[Texto dado]
******
O primeiro caminho é sem pensamentos. Tudo parece ser abafado pelo som das turbinas, pelo barulho de um carro, pela trilha sonora que o motorista escolheu: “o novo cd do Buchecha, mas é muito amador, feito em casa”. Esse “feito em casa” me atrai, penso o Buchecha com seu estúdio em casa, fazendo som só pela pira de fazer. Gosto do disco e não falo nada, acho melhor olhar a janela lateral, as formações rochosas novas e as ruínas de casas na beira da estrada. Penso: “quem morava ali?”. Mas isso some e outra coisa vem e some, logo durmo.
“É ali, não é?”. Meu olho esquerdo abre e parece que chegamos na cidade de Paraty, no Rio de Janeiro. Muito movimento e uma grande faixa na entrada escrito: “Bem Vindo à Flip” e alguma observação sobre jogar lixo no lixo. Esta é décima sexta edição do Festival Internacional de Literatura de Paraty, ou apenas Flip. Tudo parece diferente das outras edições logo no nome que encabeça essa edição. Hilda Hist, uma poeta que por muito tempo foi vista com medo pelos leitores. Mas como já foi dito, medo a gente supera.
Na Flip muita coisa acontece no cenário literário, é fato. As mesas ocupam a programação durante todo o dia e diversos encontros e debates são realizados pelas casas no centro histórico, dando espaço para todos os tipos de literatura. Entre uma casa e outra, passando só para checar o que havia, vejo a poeta Mel Duarte e, de longe, qualquer um também reconheceria: a potência do seu poema também está na luz que ela carrega, extremamente visível. “Ainda tem livro?” “Claro”.
Poema do livro Negra Nua Crua, de Mel Duarte, publicado pela editora Ljumaa
Negra Nua Cura
Eu não preciso tirar a roupa pra mostrar que sou atraente
Minha postura e ideia é que fazem atrair tanta gente.
Da minha boca disparam palavras
Verdades, viveres
E através dela trago coisas que fazem fluir a mente…
Também ingiro dores é fato, mas só quem sabe sente
E para amenizar, solto sentenças contundentes.
Não me distraio com comentário hipócritas só porque
não uso pente
Minha avó já dizia: Respeito te faz manter os dentes!
A carta de alforria há tempos foi assinada
Mas ainda vejo o negro como obra de mão barata,
A mulher negra sendo chamada de mulata
E minha fé a todo tempo sendo testada.
Eu exijo respeito, novo velho senhor de engenho
Ser considerada “a carne mais barata do mercado”
Eu não aceito!
Trago calos em minhas mãos sim, pelo trabalho que
desempenho
E enquanto a caneta for minha enxada não me faltará
alimento.
Minhas curvas mais bonitas
Desfilam através de devaneios
E minha fala hoje é bruta pra fincar dentro do peito.
Sou poeta e das rimas faço meu sustento.
Me apresento:
– Mel
Negra, nua, crua de sentimento.
******
[Registros de origem]
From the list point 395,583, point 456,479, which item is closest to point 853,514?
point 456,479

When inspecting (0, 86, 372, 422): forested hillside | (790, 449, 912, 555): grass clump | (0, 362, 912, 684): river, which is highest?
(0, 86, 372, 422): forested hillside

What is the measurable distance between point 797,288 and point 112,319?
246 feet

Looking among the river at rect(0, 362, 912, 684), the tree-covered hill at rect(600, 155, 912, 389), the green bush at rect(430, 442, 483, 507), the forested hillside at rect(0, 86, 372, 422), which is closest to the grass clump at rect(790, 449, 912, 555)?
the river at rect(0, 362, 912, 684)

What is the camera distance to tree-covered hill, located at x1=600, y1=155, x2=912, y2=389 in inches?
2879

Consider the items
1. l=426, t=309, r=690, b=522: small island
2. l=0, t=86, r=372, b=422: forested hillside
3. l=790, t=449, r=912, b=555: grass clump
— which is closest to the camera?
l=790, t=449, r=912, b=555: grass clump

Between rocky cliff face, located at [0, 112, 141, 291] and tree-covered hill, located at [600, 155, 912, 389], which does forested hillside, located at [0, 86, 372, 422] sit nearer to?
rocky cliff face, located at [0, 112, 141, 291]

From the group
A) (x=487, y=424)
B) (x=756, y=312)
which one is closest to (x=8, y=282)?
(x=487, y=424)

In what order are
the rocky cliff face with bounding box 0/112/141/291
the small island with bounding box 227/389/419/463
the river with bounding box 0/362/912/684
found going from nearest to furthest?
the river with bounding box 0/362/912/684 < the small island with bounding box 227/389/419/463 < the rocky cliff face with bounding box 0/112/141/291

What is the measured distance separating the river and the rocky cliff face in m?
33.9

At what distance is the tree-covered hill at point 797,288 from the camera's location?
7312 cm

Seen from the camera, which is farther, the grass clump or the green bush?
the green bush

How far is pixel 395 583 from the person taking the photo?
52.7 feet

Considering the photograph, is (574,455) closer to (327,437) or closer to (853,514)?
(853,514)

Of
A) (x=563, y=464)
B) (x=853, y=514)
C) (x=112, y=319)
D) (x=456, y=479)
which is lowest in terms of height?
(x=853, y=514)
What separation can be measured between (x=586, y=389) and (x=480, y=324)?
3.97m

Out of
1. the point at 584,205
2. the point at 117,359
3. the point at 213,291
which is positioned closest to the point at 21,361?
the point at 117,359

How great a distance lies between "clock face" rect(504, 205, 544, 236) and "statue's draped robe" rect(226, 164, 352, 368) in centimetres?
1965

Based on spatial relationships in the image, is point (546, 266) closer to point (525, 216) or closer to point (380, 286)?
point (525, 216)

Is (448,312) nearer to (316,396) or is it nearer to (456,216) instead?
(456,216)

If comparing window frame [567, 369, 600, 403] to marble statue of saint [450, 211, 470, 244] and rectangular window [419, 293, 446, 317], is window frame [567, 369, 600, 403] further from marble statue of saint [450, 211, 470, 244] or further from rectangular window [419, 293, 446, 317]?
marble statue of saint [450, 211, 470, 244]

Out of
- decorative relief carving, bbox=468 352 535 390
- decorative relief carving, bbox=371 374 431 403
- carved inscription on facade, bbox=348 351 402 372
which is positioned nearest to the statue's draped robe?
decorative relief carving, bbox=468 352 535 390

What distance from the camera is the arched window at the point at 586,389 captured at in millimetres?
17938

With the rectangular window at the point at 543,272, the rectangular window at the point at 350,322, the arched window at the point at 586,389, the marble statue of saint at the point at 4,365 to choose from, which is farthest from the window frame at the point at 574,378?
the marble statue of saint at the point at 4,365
******
[Tarefas do exercício]
• a. Como ficaria, em forma de lista e com os fatos principais mantidos, o parágrafo do texto sobre a Flip que começa com "Na Flip muita coisa acontece"?
• b. Quais linhas dos registros contêm a palavra "small"? Reúna todas elas.
Os registros não têm nenhuma relação com o texto.

[Soluções por tarefa]
• a.
- Na Flip, muita coisa acontece no cenário literário.
- As mesas ocupam a programação durante todo o dia.
- Há diversos encontros e debates nas casas do centro histórico, com espaço para todos os tipos de literatura.
- Entre uma casa e outra, vê-se a poeta Mel Duarte, reconhecível de longe pela luz extremamente visível que carrega.

• b.
1. l=426, t=309, r=690, b=522: small island
the small island with bounding box 227/389/419/463
the river with bounding box 0/362/912/684 < the small island with bounding box 227/389/419/463 < the rocky cliff face with bounding box 0/112/141/291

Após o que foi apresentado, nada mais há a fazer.